Первыми неслышно ускользнули Мишка Песков с Аннушкой. За ними Полетаев и Фрося – вот это уж было больнее всего… Ушла молодая чета Звоновых, тоже втихую. Остались Федот Ефремов, Василий Маслов, робкая Наташа Пытина, да он, Николай. Ничего не поделаешь, придётся ему провожать Наталью до Панциревки, чего доброго, могут ещё поколотить панциревские ребята.
– Федот, Васька! Пошли со мною – Наташу проводим! – попросил он и от досады оглушительно свистнул. Над головами опять вспорхнули угомонившиеся было птицы, суматошно покружили в темноте и пропали где-то. В лесу снова захохотал филин.
– Чёрт тебя раздирает! – погрозил в темноту Николай и направился к лодке, чтоб перевезти всех на ту сторону Игрицы, откуда до Панциревки рукой подать. Мимо Вишнёвого омута промчались бегом. Как ни храбрились хлопцы, но и они не выдержали – ноги сами несли их подальше от этого тёмного места. Вишнёвый омут по ночам был по-прежнему грозен и страшен для людей.

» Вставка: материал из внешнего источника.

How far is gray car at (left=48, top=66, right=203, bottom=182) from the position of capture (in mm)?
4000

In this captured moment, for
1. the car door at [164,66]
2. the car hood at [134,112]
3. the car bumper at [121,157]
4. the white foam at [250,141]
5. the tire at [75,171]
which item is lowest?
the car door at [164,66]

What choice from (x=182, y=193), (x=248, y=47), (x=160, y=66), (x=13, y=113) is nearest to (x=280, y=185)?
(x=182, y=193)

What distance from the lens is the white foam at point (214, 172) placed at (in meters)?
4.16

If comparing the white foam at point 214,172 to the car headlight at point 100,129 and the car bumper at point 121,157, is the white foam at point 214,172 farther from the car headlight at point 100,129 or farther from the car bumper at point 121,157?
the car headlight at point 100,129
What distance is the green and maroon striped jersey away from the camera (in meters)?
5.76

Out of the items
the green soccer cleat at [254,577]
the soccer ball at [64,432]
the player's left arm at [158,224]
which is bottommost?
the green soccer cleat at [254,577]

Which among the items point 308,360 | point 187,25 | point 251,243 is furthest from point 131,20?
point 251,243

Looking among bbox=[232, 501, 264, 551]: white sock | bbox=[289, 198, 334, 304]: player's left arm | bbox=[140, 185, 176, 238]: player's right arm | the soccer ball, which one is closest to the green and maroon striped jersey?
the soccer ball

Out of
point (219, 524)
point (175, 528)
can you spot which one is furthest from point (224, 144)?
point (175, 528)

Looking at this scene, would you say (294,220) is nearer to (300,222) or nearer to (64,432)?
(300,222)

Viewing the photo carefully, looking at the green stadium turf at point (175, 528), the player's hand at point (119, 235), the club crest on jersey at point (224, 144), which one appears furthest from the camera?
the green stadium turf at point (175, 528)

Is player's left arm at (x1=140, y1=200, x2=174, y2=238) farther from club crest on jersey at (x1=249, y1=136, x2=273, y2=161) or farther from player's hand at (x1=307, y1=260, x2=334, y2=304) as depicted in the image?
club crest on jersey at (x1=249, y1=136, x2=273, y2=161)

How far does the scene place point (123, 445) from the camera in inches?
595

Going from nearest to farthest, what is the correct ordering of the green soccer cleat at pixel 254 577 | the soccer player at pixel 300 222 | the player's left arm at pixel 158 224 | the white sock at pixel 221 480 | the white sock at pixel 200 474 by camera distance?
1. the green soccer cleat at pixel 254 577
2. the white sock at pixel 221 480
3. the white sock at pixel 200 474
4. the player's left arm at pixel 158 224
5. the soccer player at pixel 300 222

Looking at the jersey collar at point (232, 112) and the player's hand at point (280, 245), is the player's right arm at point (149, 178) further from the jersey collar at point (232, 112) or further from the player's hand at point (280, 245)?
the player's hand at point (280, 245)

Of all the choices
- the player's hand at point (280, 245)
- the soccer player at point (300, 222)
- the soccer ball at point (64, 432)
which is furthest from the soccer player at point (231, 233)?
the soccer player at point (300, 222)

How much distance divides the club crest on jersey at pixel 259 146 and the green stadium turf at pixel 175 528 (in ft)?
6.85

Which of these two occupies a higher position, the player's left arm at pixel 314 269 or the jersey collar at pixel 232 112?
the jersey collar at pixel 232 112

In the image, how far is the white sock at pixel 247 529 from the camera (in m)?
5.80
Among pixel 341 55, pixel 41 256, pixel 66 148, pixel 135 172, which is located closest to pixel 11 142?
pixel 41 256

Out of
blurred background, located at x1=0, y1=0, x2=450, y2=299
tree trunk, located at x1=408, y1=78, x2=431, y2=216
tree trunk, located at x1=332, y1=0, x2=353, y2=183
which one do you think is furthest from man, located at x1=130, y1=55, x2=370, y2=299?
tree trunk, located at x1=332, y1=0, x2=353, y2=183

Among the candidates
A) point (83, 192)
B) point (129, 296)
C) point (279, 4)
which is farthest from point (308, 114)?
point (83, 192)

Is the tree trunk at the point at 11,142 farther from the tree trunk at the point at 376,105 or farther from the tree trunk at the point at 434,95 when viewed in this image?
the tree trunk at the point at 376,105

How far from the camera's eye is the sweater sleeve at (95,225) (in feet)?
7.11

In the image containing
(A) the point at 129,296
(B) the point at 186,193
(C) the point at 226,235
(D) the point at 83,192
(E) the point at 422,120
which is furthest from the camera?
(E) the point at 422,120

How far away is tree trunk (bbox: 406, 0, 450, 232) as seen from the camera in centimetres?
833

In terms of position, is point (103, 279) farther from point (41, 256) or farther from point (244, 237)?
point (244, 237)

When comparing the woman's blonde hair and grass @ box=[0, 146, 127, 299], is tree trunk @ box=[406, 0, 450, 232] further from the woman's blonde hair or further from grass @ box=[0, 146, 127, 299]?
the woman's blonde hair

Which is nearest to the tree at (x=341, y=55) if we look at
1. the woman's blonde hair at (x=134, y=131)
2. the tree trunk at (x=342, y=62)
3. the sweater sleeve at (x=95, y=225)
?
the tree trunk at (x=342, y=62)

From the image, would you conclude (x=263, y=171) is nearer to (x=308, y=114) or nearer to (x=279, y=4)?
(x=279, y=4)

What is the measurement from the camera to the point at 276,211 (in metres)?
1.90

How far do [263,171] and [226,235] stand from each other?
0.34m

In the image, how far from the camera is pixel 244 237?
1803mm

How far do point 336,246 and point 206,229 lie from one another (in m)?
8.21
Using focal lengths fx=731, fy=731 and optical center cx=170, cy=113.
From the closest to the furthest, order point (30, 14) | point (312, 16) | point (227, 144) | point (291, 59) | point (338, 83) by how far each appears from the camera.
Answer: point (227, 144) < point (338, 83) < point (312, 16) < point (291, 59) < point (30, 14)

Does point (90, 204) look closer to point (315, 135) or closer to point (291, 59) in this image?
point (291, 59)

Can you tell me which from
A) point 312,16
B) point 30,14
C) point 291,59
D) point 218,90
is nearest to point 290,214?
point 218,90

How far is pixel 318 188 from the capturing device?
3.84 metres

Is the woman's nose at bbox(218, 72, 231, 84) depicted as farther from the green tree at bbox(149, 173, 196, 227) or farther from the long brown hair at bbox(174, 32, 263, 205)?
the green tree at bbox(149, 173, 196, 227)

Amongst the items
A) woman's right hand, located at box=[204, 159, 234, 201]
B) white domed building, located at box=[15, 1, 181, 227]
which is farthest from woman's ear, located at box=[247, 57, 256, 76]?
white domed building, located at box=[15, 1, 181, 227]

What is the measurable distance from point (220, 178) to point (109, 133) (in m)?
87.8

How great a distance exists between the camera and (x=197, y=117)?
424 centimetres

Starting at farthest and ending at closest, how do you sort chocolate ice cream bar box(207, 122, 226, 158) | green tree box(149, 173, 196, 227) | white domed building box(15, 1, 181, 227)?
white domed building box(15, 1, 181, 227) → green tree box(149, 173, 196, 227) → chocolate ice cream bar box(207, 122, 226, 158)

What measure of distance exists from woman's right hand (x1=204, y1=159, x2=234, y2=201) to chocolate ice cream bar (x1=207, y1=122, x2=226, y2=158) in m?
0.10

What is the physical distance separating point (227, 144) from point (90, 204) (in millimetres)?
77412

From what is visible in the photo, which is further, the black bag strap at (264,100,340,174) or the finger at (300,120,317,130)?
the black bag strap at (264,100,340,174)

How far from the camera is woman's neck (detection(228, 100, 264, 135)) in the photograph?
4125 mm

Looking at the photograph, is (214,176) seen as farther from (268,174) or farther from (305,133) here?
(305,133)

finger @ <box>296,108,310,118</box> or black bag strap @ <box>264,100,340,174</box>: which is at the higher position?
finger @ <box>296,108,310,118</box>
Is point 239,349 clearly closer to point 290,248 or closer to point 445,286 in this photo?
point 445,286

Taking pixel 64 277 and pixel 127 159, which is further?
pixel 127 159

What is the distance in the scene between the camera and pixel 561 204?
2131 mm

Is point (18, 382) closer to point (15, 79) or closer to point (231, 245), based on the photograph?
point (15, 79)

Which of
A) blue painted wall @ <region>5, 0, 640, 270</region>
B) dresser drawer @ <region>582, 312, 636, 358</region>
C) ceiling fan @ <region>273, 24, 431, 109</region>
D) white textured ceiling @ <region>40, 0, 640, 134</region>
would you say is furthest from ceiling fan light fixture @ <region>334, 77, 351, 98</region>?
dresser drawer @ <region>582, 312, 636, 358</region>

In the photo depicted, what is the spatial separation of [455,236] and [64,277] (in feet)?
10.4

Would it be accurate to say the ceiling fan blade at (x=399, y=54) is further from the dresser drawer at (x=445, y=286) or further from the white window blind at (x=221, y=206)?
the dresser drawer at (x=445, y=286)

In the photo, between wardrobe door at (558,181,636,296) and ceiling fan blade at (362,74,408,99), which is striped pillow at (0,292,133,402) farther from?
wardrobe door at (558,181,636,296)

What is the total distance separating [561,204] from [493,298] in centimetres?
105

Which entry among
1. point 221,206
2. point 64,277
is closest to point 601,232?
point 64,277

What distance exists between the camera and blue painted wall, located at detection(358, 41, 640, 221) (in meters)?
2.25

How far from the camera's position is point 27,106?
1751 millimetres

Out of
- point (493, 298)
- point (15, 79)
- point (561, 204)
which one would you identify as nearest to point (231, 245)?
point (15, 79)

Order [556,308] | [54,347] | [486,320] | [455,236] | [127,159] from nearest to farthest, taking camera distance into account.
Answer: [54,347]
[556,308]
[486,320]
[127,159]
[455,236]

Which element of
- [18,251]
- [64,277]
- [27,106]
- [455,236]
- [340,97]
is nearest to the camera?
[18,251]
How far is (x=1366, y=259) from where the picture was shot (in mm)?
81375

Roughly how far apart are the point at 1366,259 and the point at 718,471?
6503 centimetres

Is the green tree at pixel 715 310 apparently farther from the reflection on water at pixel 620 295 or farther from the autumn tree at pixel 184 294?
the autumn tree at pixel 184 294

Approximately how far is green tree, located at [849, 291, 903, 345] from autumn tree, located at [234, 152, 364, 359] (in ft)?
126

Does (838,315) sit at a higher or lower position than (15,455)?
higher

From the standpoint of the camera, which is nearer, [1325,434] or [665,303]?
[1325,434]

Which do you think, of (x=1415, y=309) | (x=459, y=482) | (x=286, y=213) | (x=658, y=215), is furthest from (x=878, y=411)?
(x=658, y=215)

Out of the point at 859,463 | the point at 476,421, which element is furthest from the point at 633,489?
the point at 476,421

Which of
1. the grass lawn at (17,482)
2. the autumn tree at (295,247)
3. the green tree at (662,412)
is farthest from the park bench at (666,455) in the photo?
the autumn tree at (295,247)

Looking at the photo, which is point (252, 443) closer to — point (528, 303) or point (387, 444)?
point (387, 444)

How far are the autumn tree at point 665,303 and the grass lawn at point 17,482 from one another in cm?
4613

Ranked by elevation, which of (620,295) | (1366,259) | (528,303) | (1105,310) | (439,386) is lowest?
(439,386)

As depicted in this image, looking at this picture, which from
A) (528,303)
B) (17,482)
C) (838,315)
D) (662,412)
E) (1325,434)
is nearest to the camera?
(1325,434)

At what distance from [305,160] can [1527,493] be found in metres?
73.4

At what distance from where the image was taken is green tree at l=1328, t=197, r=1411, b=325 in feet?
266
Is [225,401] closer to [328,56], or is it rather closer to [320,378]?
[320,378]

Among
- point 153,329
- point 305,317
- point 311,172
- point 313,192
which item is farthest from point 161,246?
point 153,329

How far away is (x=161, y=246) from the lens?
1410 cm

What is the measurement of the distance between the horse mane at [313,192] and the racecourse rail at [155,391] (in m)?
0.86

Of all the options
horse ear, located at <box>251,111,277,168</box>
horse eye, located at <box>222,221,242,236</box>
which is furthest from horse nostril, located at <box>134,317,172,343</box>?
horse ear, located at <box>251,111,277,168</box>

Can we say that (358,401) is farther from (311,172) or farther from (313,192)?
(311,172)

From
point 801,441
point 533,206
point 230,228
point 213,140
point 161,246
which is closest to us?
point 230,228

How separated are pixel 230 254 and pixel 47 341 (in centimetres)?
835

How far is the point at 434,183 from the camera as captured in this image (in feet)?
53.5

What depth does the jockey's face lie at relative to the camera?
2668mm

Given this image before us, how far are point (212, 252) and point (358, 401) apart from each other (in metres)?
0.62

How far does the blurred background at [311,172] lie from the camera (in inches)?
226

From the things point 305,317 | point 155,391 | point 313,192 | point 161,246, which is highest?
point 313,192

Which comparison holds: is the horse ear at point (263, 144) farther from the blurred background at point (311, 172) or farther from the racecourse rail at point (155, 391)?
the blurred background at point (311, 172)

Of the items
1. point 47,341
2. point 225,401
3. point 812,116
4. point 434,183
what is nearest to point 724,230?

Иван Полетаев и Фрося возвращались в Савкин Затон дальней лесной дорогой. Шли не торопясь. Говорили мало, больше целовались, всякий раз останавливаясь.
– Марьяжный мой, – шептала Фрося, обливая лицо его светом больших, ясных, родниковых глаз. – Мой, мой! Ведь правда, Вань, мой ты… весь мой! Ну, скажи!
– А то чей же? Знамо, твой.
– Понеси меня маленько.
Он легко поднял её на руки. Понёс.
– Ну, будя.
Он не слушался, нёс, нёс, нёс…
– Будя же!
– Поцелуй!
– Ну… вот. Теперь хватит, пусти.
– Ищо поцелуй.
– Ну… вот тебе, вот, вот! – Она звонко чмокала его несколько раз кряду, спрашивала: – Хватит?
– Ищо!
Их спугнули чужие шаги. Кто-то шёл навстречу. Да не один, а двое. Фрося и Иван юркнули в кусты, затаились.
– Михаил Аверьянович. – угадал Иван, шепча. – А кто это с ним? Ба, да это ж Улька! Она и есть! Глянь!
Михаил Аверьянович и Улька прошли молча. Михаил Аверьянович держал свою спутницу за руку, как бы боясь, что она может убежать от него, шагал быстро, а Улька едва поспевала за ним.
Фросе почему-то стало не по себе.
– Бежим, Вань! – сказала она, когда вновь вышли на дорогу.
– А куда нам торопиться-то?
– Нет, бежим, бежим! – И, вырвавшись из рук его, она побежала первой. За Ужиным мостом остановилась, прижалась к его горячей, мокрой от пота рубашке, трудно дыша, призналась: – Боюсь я чего-то, Вань…
– Чего?
– Сама не знаю. А боюсь…
Шли по тихой улице. Он говорил ей что-то, Фрося не отвечала. Печальные и неведающие, отчего печальные, молча и холодно расстались у ворот её дома. И не виделись больше до самой осени: Фрося не выходила на улицу.